In fact, the “star wars” stories were so in-your-face and played and replayed with such extended emphasis that local newscasts could have been retitled, “Bugbugan Breaking News—

Celebrity Edition”!

From Claudine and Raymart Santiago’s group tangling with Mon Tulfo at the airport to Albie Casiño accusing Andi Eigenmann’s friends of avenging acts of assault and battery, the extended reports shocked viewers and dismayed other show business denizens, because they bared another side of the biz, which is supposed to be all about glamour and providing the public with beautiful role models for inspiring and responsible conduct.

Suits and countersuits have been filed, but the heat hasn’t subsided, because the parties involved are now trying to score pre-emptive points in the court of public opinion—no thanks to the readiness of the media for anyone and everyone to weigh in on the sensational events by way of their often subjective opinions.

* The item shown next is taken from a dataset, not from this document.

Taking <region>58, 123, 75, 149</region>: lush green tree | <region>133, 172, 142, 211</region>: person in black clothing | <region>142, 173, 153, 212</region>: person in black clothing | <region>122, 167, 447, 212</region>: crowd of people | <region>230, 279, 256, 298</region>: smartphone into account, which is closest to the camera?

Cooler heads point out that it’ll take time to sort things out and determine who really did what to whom, but the urge to instantly opine is making it difficult for that more fact-based denouement to transpire. Entertainment leaders fret that, by the time the smoke clears, it’ll be the entire show biz scene that will be sporting—and hurting from—a big blackeye.

That’s exactly the opposite of what the industry needs at this point in time, because it’s already reeling from a number of other low blows, like the extended film slump, financial reversals even in the hitherto hit TV trade, and accusations that some irresponsible productions are weakening the moral fiber of the nation’s youth.

It was bad enough when combative stars and starlets inflicted emotional and psychological pain on each other, but actual physical injuries ring alarm bells that spell big trouble.

Industry leaders need to remind viewers that many entertainers lead positive, inspiring lives, and shouldn’t be lumped together with its more disreputable denizens.

Again, no thanks to the proliferation of you-are-there video images from CCTV and cell-phone cameras, the objective viewer now has an even harder time determining the actual sequence of events, as well as the different participants’ relative culpability.

But, greater objectivity has to kick in soon, otherwise the show biz and media industries may find their stock in the eyes of the viewing and eavesdropping public plunging to a permanent low.